When the RF front-end is isolated or powered down, the SPI MISO as well as RX_DATA and RX_CLK signals are forced to zero. When the baseband controller is isolated or powered down, the signals going to the RF front-end are forced to zero (except SPI CSN, which is forced to one). Disabling the RF front-end or the baseband controller stops and potentially corrupts any ongoing SPI transaction. For testing purpose, all the above signals can be accessed through the GPIOs, as illustrated in the "Interface Between the Baseband Controller and the RF Front-End" figure

NOTE: The information in the "Interface Between the Baseband Controller and the RF Front-End" figure is for debugging purposes only.

Figure: Interface Between the Baseband Controller and the RF Front-End

By default, the system is configured such that the BB controller is connected to the RFFE, and the Bluetooth Low Energy stack software configures the RFFE in Test Mode (see RF Front-End) to be able to communicate with the BB controller. When the BLE_Initialize() function is called, the Bluetooth Low Energy stack resets the BB controller, configures the static registers of the RFFE, and prepares the BB controller registers. Finally, it releases the BB from reset and enables it.

From a network protocol layer point of view, the BB controller is in charge of the link layer that is being controlled, and is managed by the Bluetooth Low Energy software stack, which means that the link layer is implemented in the BB controller and the Bluetooth Low Energy stack together.

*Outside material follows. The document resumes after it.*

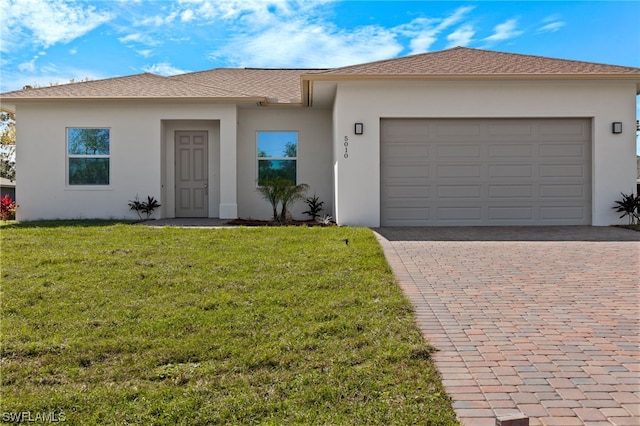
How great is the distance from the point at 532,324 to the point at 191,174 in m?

The BB controller is clocked from a scaled-down version of the system clock, known as the master clock. This baseband controller implements a software configurable internal clock divider for generating a 1 MHz reference clock from the master clock. Both are prescaled from the system clock. A description of how to configure the prescale settings is found in Baseband Controller Interface.